We have now significantly upgraded a part of the hardware Vespa is running on. But before we scale up further we shall take a look at the metrics tab for our application. Go to Metrics and then resources.

This is where you see the resource usage history in your vespa instance, but most importantly it gives you a clear image of where your application is bottlenecked. The bottleneck for your application will be different depending on how your application is configured and the kind of computations you do. The previous 1000-line dataset was no match for the upgraded instance, so lets give it a bigger one to get some proper bottleneck data:
Delete the documents from the instance again, wait a bit, and run the command to ensure that we have no documents in our application
vespa query 'yql=select * from passage where true' 'hits=0' 'ranking=unranked'
Now we’ll feed the 50 000 line dataset to properly test and time the upgraded instance.
time vespa feed ext/corpus_transformed_50000.jsonl
Result
vespa feed ext/corpus_transformed_50000.jsonl 17.44s user 22.68s system 11% cpu 5:56.41 total (~17.6 hours for full dataset)
This is a more accurate reading of the instance’s performance, and at 5min 56s to feed 50 000 documents, the full dataset would take around 17 and a half hours.
Look at the resources in the metrics and set it to show only the last 30 minutes so that we can see more clearly what went on. Notice the CPU-utilisation and the GPU-utilisation graphs. Notice that the GPU usage on the container node hit 100% and stayed there for the entire feeding process. The CPU usage on the container node peaked at 80% but leveled at around 60% and the content node’s CPU barely went over 50%.

::::

● Work to be completed
Write out the part of the Vespa walkthrough that runs from "This is a more" up to and including "a half hours.", word for word.

● Recorded information
::::

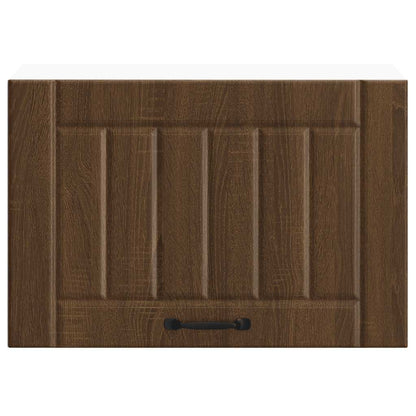 vidaXL Meuble haut de cuisine Lucca aspect chêne marron en bois d'ingénierie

::::

● Output for this task
This is a more accurate reading of the instance’s performance, and at 5min 56s to feed 50 000 documents, the full dataset would take around 17 and a half hours.